====== Extracted data
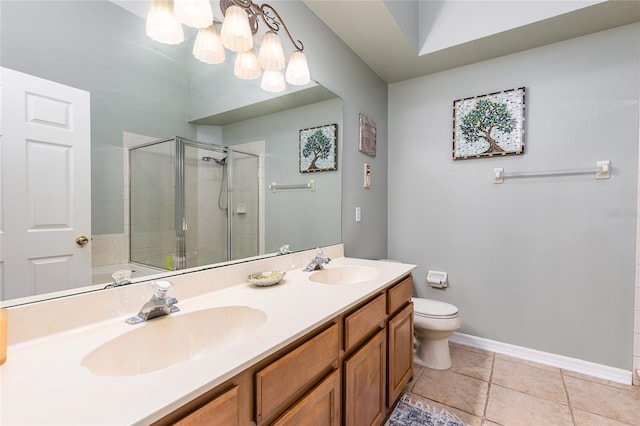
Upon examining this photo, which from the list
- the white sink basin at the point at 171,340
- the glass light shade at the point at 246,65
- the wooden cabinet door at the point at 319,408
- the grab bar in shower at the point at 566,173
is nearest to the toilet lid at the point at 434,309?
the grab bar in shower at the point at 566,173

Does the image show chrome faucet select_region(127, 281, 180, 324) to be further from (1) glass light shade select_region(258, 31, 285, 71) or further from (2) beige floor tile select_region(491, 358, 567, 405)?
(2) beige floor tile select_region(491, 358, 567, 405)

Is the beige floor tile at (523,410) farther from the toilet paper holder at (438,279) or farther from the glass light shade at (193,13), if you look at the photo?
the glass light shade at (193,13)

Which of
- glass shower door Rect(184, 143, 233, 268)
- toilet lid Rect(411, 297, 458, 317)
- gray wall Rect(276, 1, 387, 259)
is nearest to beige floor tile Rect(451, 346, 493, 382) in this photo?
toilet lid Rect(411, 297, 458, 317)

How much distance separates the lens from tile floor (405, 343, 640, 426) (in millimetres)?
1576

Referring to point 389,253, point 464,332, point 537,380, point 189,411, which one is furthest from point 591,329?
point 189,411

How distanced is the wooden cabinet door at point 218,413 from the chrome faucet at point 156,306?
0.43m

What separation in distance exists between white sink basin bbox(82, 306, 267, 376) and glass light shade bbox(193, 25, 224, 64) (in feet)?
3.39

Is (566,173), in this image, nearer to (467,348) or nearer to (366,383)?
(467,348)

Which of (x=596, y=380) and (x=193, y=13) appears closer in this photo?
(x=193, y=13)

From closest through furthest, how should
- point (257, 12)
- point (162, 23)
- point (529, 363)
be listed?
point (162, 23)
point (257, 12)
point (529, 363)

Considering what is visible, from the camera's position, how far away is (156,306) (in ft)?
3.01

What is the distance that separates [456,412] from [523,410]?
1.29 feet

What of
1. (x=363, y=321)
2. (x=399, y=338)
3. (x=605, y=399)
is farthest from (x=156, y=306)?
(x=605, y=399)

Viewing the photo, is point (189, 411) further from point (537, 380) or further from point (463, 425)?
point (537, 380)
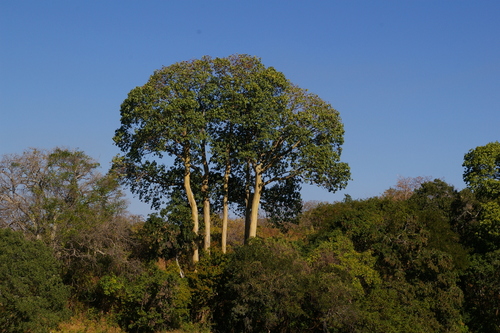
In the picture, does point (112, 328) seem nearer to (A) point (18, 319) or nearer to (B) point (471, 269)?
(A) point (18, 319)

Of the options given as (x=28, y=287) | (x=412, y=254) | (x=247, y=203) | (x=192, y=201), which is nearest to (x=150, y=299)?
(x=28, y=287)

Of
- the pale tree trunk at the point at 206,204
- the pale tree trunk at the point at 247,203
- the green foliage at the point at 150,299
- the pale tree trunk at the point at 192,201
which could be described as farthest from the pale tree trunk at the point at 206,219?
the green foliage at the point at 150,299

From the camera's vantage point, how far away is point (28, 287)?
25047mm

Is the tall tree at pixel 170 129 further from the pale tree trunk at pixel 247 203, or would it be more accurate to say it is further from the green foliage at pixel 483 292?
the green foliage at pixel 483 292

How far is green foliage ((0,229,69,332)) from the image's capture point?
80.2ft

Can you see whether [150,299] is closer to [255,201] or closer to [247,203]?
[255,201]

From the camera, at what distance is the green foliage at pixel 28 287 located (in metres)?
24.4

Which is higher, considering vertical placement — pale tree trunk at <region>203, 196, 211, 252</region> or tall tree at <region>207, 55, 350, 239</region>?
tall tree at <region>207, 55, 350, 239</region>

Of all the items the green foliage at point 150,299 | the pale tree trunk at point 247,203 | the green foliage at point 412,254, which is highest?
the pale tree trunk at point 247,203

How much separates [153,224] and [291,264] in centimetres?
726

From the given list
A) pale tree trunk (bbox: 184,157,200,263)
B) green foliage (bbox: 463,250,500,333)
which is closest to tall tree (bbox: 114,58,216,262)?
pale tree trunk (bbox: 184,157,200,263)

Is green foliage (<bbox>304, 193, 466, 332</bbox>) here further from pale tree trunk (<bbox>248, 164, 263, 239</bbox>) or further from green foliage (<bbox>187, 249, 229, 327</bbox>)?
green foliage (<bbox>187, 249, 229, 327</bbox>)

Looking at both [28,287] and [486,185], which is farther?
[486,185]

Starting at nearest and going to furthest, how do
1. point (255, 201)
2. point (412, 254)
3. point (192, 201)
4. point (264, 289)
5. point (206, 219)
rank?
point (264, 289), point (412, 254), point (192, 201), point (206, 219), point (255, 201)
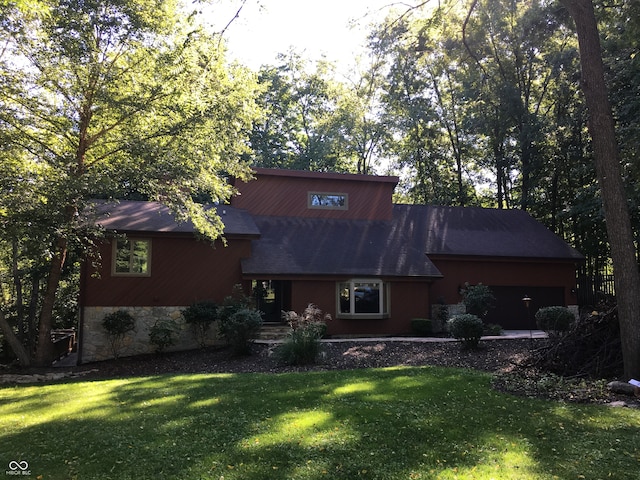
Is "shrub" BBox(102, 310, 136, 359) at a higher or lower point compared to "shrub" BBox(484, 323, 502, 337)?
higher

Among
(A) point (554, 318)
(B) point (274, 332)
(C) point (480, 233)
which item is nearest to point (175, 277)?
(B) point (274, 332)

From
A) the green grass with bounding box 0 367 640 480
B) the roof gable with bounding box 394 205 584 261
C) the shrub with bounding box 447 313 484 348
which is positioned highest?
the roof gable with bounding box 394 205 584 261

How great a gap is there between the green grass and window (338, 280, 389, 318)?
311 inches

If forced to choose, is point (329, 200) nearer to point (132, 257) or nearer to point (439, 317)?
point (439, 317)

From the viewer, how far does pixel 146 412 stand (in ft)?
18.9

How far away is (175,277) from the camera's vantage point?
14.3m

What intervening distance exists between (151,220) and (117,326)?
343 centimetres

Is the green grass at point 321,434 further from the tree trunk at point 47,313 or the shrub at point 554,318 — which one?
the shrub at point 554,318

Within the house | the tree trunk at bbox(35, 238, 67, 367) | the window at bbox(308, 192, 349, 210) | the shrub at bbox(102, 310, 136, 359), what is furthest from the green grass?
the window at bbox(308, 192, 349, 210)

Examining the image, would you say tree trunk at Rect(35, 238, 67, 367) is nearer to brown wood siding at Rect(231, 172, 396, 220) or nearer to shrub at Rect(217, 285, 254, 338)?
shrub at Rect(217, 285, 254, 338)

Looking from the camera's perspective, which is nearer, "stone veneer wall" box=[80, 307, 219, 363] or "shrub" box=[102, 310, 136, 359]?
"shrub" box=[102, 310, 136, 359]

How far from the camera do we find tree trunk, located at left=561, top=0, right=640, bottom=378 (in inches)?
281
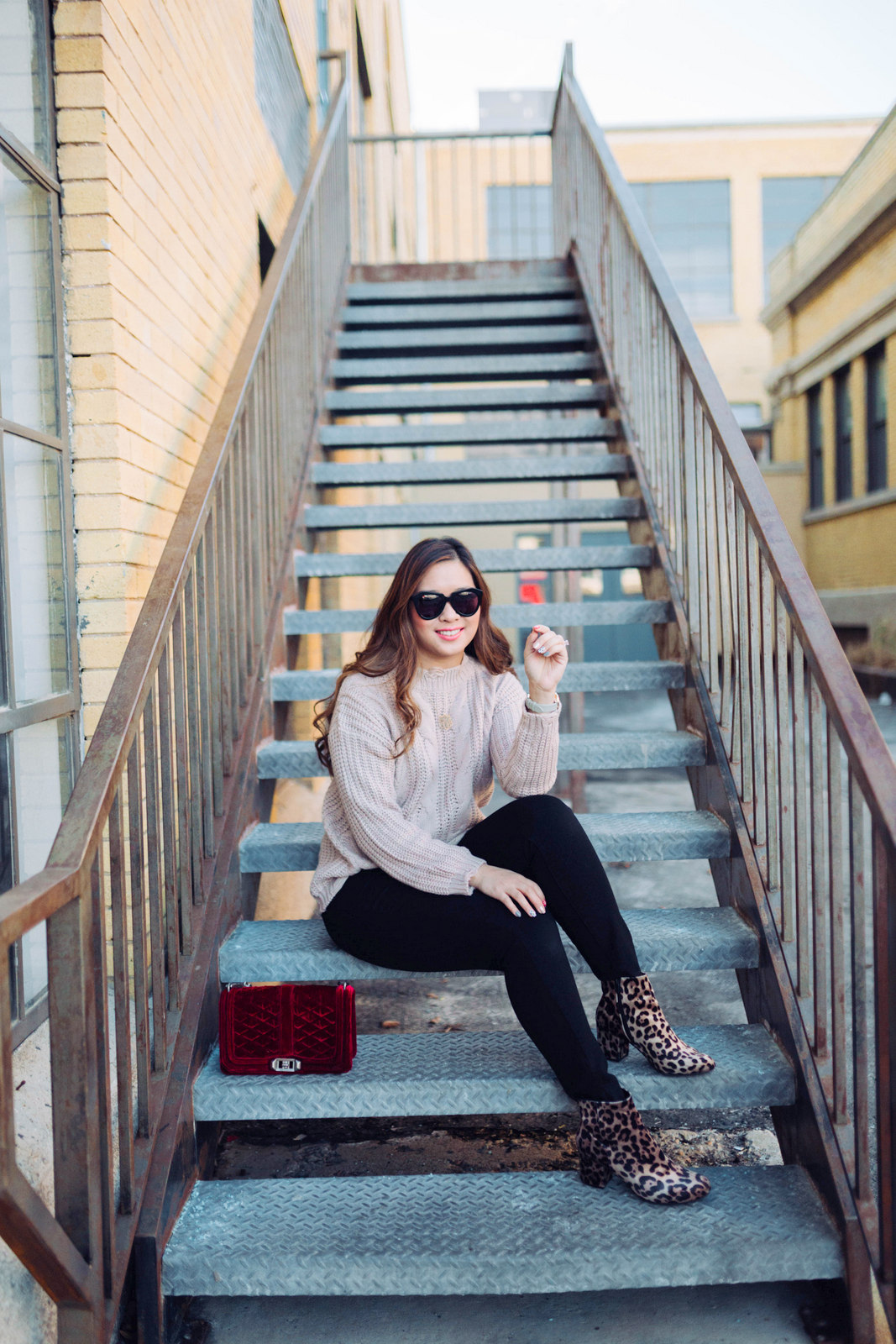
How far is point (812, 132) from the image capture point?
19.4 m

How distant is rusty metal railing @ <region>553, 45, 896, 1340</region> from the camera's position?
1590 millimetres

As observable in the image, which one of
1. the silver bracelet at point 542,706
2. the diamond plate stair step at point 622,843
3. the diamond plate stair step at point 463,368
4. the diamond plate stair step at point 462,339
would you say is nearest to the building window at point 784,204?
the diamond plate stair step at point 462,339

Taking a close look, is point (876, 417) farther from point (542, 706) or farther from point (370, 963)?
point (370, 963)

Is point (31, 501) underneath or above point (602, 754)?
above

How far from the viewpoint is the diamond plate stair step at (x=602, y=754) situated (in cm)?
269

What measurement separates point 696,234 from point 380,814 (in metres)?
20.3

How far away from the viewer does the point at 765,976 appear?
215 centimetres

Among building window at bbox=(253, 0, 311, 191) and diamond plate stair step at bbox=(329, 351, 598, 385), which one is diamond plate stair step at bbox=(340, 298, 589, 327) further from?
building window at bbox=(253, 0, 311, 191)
============
====== Extracted data
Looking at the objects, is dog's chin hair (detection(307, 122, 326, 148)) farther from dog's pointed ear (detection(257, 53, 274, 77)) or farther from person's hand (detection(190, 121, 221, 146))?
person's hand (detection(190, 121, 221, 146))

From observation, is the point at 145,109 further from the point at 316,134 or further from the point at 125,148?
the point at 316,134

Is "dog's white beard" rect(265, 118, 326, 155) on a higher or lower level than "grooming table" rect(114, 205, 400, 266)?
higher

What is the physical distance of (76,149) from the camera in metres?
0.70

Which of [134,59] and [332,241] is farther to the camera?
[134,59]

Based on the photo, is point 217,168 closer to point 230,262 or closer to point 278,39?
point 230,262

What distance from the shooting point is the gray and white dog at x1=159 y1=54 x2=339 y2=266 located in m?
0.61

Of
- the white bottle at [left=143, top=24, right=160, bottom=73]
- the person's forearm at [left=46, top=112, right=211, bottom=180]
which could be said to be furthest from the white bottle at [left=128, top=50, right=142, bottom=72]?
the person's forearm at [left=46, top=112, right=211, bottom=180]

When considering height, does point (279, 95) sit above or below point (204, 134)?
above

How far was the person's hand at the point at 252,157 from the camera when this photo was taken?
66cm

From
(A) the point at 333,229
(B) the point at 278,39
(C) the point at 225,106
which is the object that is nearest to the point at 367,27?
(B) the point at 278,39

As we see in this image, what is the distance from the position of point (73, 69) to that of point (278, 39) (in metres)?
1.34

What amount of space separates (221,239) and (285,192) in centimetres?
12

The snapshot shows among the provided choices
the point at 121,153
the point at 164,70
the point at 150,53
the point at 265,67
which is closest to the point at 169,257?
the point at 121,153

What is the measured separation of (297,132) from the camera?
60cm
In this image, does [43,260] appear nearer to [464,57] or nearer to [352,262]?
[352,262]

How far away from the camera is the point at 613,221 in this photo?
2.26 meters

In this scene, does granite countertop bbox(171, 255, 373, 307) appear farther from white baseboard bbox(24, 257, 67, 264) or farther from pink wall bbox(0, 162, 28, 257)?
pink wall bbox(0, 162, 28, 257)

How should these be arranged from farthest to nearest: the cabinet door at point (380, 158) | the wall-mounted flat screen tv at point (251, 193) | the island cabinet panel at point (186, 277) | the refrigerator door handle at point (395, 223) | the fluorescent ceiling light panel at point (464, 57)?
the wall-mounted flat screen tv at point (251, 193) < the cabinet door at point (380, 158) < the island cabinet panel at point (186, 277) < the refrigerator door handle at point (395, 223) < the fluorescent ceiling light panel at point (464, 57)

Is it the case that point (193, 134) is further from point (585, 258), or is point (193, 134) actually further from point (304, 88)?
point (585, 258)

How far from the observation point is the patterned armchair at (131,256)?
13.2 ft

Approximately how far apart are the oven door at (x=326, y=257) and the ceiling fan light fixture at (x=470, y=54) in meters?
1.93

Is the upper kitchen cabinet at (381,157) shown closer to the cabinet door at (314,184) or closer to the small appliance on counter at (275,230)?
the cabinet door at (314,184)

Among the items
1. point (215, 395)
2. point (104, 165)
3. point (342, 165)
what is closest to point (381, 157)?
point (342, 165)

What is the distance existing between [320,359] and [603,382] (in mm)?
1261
============
====== Extracted data
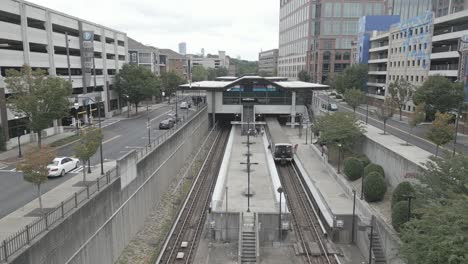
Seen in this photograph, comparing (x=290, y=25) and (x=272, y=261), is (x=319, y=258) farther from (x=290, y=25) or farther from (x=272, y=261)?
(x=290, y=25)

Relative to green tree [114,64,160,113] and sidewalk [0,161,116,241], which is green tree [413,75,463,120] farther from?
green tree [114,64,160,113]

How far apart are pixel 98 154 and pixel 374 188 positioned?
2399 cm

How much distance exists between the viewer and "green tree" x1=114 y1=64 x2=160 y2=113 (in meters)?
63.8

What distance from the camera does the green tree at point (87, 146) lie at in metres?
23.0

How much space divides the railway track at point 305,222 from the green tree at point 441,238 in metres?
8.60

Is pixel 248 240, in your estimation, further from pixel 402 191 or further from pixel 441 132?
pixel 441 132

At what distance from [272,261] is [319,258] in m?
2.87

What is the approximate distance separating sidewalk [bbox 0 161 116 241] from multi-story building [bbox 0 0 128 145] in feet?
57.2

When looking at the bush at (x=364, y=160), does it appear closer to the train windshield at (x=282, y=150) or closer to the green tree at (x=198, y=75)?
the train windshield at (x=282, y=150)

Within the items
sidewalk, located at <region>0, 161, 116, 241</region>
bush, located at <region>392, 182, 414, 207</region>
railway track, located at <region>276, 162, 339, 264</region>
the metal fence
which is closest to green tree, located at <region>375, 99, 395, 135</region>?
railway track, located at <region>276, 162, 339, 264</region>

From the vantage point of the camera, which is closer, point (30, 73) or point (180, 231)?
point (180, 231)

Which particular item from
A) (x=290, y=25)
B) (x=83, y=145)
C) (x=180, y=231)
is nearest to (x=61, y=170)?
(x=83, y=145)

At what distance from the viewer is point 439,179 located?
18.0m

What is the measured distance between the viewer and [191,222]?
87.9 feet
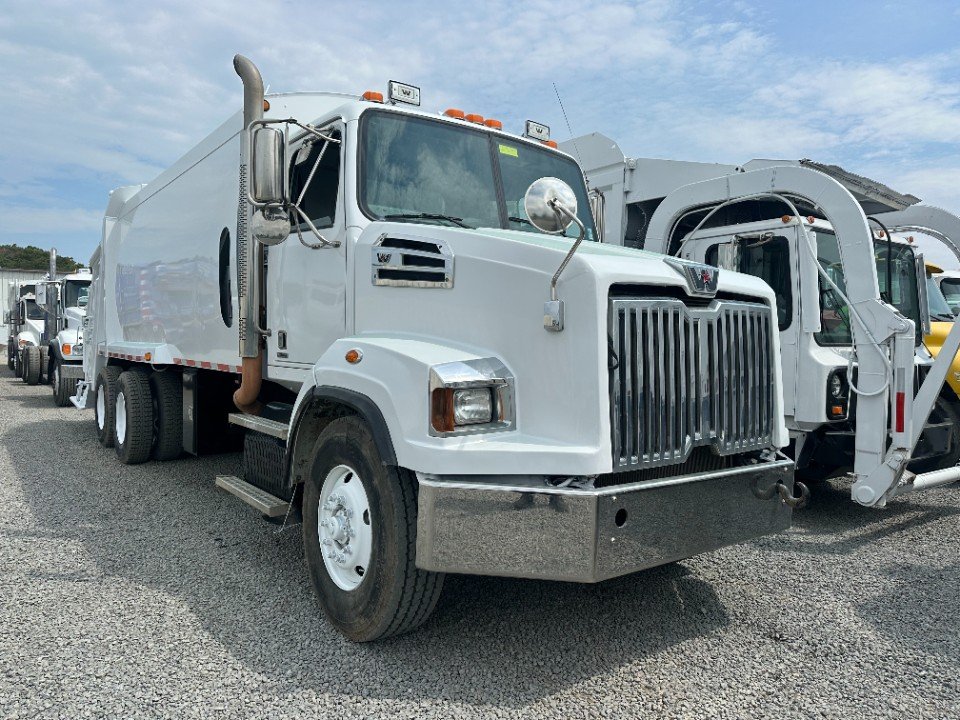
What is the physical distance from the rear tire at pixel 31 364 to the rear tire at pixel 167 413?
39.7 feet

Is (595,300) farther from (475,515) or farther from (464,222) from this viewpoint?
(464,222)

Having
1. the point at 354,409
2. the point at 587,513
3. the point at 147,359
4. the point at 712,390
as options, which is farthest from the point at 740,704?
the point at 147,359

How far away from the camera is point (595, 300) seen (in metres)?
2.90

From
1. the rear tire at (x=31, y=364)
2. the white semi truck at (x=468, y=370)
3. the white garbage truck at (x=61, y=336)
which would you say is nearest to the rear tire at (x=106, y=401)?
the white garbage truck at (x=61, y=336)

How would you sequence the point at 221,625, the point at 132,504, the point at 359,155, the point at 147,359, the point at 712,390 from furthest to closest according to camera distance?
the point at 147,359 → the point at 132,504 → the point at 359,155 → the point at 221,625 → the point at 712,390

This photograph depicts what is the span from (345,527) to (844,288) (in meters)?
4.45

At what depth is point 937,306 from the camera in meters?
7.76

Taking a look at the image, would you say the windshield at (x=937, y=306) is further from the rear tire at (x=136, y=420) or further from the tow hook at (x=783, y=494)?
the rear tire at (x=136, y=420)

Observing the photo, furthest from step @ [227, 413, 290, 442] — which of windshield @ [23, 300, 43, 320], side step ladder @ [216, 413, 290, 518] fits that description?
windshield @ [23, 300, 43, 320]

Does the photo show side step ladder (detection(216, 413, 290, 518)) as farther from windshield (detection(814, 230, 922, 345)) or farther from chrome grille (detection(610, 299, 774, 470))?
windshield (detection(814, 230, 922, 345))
============
Lay out the data from the line containing "The snapshot shows among the provided choices" through the line containing "2.26 meters", both included, as a Markdown table with the columns Row and Line. Number each row, and skip any blank lines.

| Row | Line |
|---|---|
| 1 | The snapshot shows among the provided choices |
| 2 | the point at 121,153 |
| 3 | the point at 164,70 |
| 4 | the point at 150,53 |
| 5 | the point at 265,67 |
| 6 | which is closest to the point at 169,257? |
| 7 | the point at 121,153 |
| 8 | What is the measured separation of (297,132) from the camera? |
| 9 | 60cm |
| 10 | In this image, does [43,260] appear nearer to [464,57] or nearer to [352,262]? |
| 11 | [352,262] |
| 12 | How far away from the camera is the point at 613,221 in this photo? |
| 13 | 2.26 meters |